▸ Task details
Write the entries below out again in full. Match every character.

(Collected data)
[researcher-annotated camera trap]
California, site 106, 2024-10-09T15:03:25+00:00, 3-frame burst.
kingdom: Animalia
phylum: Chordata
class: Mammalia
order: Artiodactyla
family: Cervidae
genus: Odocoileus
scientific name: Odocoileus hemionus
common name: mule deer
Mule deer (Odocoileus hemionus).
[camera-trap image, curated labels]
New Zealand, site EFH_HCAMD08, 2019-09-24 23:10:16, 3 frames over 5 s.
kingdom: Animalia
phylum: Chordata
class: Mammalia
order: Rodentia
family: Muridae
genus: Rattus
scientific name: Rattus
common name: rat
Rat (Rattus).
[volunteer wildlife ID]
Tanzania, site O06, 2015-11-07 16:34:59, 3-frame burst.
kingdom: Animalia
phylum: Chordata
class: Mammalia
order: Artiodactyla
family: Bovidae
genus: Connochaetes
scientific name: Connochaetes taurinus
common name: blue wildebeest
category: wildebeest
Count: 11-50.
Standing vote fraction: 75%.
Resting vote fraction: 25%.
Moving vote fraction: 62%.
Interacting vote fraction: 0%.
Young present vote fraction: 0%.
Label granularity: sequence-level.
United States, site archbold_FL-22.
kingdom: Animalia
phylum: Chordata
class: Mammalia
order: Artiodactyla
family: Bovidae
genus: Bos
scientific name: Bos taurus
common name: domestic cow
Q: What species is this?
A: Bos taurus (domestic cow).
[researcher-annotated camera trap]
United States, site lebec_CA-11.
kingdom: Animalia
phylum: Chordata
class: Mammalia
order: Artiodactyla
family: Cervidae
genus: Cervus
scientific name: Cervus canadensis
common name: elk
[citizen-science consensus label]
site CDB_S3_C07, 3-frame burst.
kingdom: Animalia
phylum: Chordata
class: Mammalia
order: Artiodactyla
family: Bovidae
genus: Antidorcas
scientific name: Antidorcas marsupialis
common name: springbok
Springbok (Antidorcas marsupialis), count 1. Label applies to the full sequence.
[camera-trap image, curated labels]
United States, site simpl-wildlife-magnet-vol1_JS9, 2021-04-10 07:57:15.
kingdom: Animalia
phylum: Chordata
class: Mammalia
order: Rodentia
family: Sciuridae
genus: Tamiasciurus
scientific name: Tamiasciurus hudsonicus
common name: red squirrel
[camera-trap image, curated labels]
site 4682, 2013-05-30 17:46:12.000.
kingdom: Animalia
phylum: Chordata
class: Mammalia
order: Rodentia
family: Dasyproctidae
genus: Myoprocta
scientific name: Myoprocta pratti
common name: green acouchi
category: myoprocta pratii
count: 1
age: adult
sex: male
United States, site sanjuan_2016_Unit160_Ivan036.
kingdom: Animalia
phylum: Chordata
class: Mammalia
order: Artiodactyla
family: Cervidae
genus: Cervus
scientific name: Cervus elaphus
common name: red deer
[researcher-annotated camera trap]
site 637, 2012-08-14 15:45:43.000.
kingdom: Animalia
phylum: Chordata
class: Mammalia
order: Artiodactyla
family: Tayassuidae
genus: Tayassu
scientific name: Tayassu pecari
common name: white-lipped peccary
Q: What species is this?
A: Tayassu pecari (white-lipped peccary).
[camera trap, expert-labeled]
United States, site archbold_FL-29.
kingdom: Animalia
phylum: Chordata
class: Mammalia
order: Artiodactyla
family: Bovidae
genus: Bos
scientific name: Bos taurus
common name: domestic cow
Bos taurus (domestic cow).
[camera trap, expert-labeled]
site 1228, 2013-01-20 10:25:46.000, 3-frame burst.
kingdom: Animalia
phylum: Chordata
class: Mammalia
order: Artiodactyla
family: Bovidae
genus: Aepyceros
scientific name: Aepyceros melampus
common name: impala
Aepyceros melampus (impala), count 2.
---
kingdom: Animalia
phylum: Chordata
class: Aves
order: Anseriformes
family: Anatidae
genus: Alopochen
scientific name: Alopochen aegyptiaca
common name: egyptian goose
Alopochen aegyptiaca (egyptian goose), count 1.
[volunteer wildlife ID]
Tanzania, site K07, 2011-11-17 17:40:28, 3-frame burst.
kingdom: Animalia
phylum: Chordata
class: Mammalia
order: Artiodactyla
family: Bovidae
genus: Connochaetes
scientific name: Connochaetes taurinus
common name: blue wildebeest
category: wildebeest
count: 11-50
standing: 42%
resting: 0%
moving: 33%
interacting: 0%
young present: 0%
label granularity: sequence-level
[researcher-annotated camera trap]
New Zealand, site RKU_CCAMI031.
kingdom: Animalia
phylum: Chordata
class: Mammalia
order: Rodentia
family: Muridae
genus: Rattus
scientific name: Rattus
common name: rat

▸ Completed task
[researcher-annotated camera trap]
California, site 106, 2024-10-09T15:03:25+00:00, 3-frame burst.
kingdom: Animalia
phylum: Chordata
class: Mammalia
order: Artiodactyla
family: Cervidae
genus: Odocoileus
scientific name: Odocoileus hemionus
common name: mule deer
Mule deer (Odocoileus hemionus).
[camera-trap image, curated labels]
New Zealand, site EFH_HCAMD08, 2019-09-24 23:10:16, 3 frames over 5 s.
kingdom: Animalia
phylum: Chordata
class: Mammalia
order: Rodentia
family: Muridae
genus: Rattus
scientific name: Rattus
common name: rat
Rat (Rattus).
[volunteer wildlife ID]
Tanzania, site O06, 2015-11-07 16:34:59, 3-frame burst.
kingdom: Animalia
phylum: Chordata
class: Mammalia
order: Artiodactyla
family: Bovidae
genus: Connochaetes
scientific name: Connochaetes taurinus
common name: blue wildebeest
category: wildebeest
Count: 11-50.
Standing vote fraction: 75%.
Resting vote fraction: 25%.
Moving vote fraction: 62%.
Interacting vote fraction: 0%.
Young present vote fraction: 0%.
Label granularity: sequence-level.
United States, site archbold_FL-22.
kingdom: Animalia
phylum: Chordata
class: Mammalia
order: Artiodactyla
family: Bovidae
genus: Bos
scientific name: Bos taurus
common name: domestic cow
Q: What species is this?
A: Bos taurus (domestic cow).
[researcher-annotated camera trap]
United States, site lebec_CA-11.
kingdom: Animalia
phylum: Chordata
class: Mammalia
order: Artiodactyla
family: Cervidae
genus: Cervus
scientific name: Cervus canadensis
common name: elk
[citizen-science consensus label]
site CDB_S3_C07, 3-frame burst.
kingdom: Animalia
phylum: Chordata
class: Mammalia
order: Artiodactyla
family: Bovidae
genus: Antidorcas
scientific name: Antidorcas marsupialis
common name: springbok
Springbok (Antidorcas marsupialis), count 1. Label applies to the full sequence.
[camera-trap image, curated labels]
United States, site simpl-wildlife-magnet-vol1_JS9, 2021-04-10 07:57:15.
kingdom: Animalia
phylum: Chordata
class: Mammalia
order: Rodentia
family: Sciuridae
genus: Tamiasciurus
scientific name: Tamiasciurus hudsonicus
common name: red squirrel
[camera-trap image, curated labels]
site 4682, 2013-05-30 17:46:12.000.
kingdom: Animalia
phylum: Chordata
class: Mammalia
order: Rodentia
family: Dasyproctidae
genus: Myoprocta
scientific name: Myoprocta pratti
common name: green acouchi
category: myoprocta pratii
count: 1
age: adult
sex: male
United States, site sanjuan_2016_Unit160_Ivan036.
kingdom: Animalia
phylum: Chordata
class: Mammalia
order: Artiodactyla
family: Cervidae
genus: Cervus
scientific name: Cervus elaphus
common name: red deer
[researcher-annotated camera trap]
site 637, 2012-08-14 15:45:43.000.
kingdom: Animalia
phylum: Chordata
class: Mammalia
order: Artiodactyla
family: Tayassuidae
genus: Tayassu
scientific name: Tayassu pecari
common name: white-lipped peccary
Q: What species is this?
A: Tayassu pecari (white-lipped peccary).
[camera trap, expert-labeled]
United States, site archbold_FL-29.
kingdom: Animalia
phylum: Chordata
class: Mammalia
order: Artiodactyla
family: Bovidae
genus: Bos
scientific name: Bos taurus
common name: domestic cow
Bos taurus (domestic cow).
[camera trap, expert-labeled]
site 1228, 2013-01-20 10:25:46.000, 3-frame burst.
kingdom: Animalia
phylum: Chordata
class: Mammalia
order: Artiodactyla
family: Bovidae
genus: Aepyceros
scientific name: Aepyceros melampus
common name: impala
Aepyceros melampus (impala), count 2.
---
kingdom: Animalia
phylum: Chordata
class: Aves
order: Anseriformes
family: Anatidae
genus: Alopochen
scientific name: Alopochen aegyptiaca
common name: egyptian goose
Alopochen aegyptiaca (egyptian goose), count 1.
[volunteer wildlife ID]
Tanzania, site K07, 2011-11-17 17:40:28, 3-frame burst.
kingdom: Animalia
phylum: Chordata
class: Mammalia
order: Artiodactyla
family: Bovidae
genus: Connochaetes
scientific name: Connochaetes taurinus
common name: blue wildebeest
category: wildebeest
count: 11-50
standing: 42%
resting: 0%
moving: 33%
interacting: 0%
young present: 0%
label granularity: sequence-level
[researcher-annotated camera trap]
New Zealand, site RKU_CCAMI031.
kingdom: Animalia
phylum: Chordata
class: Mammalia
order: Rodentia
family: Muridae
genus: Rattus
scientific name: Rattus
common name: rat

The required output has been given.